■ **Your objective**
Could you rewrite the records below, changing every "woman's neck" to "woman's throat" and keeping everything else the same?

■ **Listed records**
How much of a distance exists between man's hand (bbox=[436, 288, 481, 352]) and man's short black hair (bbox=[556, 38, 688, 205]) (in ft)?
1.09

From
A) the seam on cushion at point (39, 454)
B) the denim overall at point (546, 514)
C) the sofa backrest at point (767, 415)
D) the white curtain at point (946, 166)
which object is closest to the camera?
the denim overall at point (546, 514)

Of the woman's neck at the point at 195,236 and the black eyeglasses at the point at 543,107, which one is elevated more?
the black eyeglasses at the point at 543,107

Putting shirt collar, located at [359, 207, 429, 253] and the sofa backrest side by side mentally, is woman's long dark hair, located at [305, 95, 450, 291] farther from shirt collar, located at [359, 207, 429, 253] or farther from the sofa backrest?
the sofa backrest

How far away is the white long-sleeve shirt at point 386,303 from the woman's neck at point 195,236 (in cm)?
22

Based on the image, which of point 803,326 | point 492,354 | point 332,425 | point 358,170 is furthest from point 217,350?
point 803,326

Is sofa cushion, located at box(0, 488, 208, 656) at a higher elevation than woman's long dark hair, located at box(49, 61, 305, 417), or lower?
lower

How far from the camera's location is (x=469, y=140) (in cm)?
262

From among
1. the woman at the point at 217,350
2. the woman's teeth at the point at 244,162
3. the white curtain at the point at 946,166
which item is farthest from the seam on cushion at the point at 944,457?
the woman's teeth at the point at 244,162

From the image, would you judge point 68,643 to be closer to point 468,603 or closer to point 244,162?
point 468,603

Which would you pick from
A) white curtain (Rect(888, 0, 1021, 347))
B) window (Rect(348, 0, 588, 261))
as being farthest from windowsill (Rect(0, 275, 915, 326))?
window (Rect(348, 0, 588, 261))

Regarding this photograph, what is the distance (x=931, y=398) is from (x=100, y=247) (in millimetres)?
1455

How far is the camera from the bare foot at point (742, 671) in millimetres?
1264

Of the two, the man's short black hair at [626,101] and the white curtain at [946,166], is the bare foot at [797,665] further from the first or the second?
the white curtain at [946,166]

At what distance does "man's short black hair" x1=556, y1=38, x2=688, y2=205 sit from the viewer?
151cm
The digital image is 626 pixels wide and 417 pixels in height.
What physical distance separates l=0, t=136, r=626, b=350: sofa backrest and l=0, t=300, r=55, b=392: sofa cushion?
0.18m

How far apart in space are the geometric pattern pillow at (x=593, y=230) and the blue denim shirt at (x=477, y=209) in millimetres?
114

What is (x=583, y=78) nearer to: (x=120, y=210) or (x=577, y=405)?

■ **Full answer**
How much of a distance exists between man's hand (bbox=[436, 288, 481, 352]) and man's short black hair (bbox=[556, 38, 688, 205]) (in ft)?
1.09

From
A) the seam on cushion at point (39, 454)
B) the denim overall at point (546, 514)
C) the sofa backrest at point (767, 415)
D) the white curtain at point (946, 166)
which object is closest to the camera?
the denim overall at point (546, 514)

Of the woman's throat at the point at 195,236 and the black eyeglasses at the point at 543,107, which one is elevated more?
the black eyeglasses at the point at 543,107

Putting shirt collar, located at [359, 207, 429, 253] and the sofa backrest side by side mentally, is woman's long dark hair, located at [305, 95, 450, 291] farther from shirt collar, located at [359, 207, 429, 253] or farther from the sofa backrest?
the sofa backrest

How far away is the white long-sleeve shirt at point 386,303 from the woman's throat at point 195,236 (in cm)?
22

Based on the image, which of point 803,326 | point 492,354 | point 332,425 | point 358,170 is furthest from point 217,350?
point 803,326

Is sofa cushion, located at box(0, 488, 208, 656) at a higher elevation than woman's long dark hair, located at box(49, 61, 305, 417), or lower?
lower

How far from the camera's location is (x=469, y=140) (in cm)?
262

From among
1. the woman at the point at 217,350
2. the woman's teeth at the point at 244,162
3. the white curtain at the point at 946,166
which item is farthest from the seam on cushion at the point at 944,457?
the woman's teeth at the point at 244,162

From the image, would you judge point 68,643 to be closer to point 468,603 or closer to point 244,162?
point 468,603

Which would you pick from
A) white curtain (Rect(888, 0, 1021, 347))
B) window (Rect(348, 0, 588, 261))
as being farthest from windowsill (Rect(0, 275, 915, 326))?
window (Rect(348, 0, 588, 261))

Regarding this photograph, what is the distance (x=931, y=398) is from (x=100, y=247) (in millimetres)?
1455

How far is the camera from the bare foot at point (742, 671) in millimetres?
1264

Of the two, the man's short black hair at [626,101] and the white curtain at [946,166], is the bare foot at [797,665] further from the first or the second?
the white curtain at [946,166]

At what distance does "man's short black hair" x1=556, y1=38, x2=688, y2=205 sit from the viewer?
151cm
The digital image is 626 pixels wide and 417 pixels in height.
What physical distance separates l=0, t=136, r=626, b=350: sofa backrest and l=0, t=300, r=55, b=392: sofa cushion?
0.18m

How far apart in space are the geometric pattern pillow at (x=593, y=230) and the blue denim shirt at (x=477, y=209) in millimetres?
114

What is (x=583, y=78) nearer to: (x=120, y=210) or (x=577, y=405)?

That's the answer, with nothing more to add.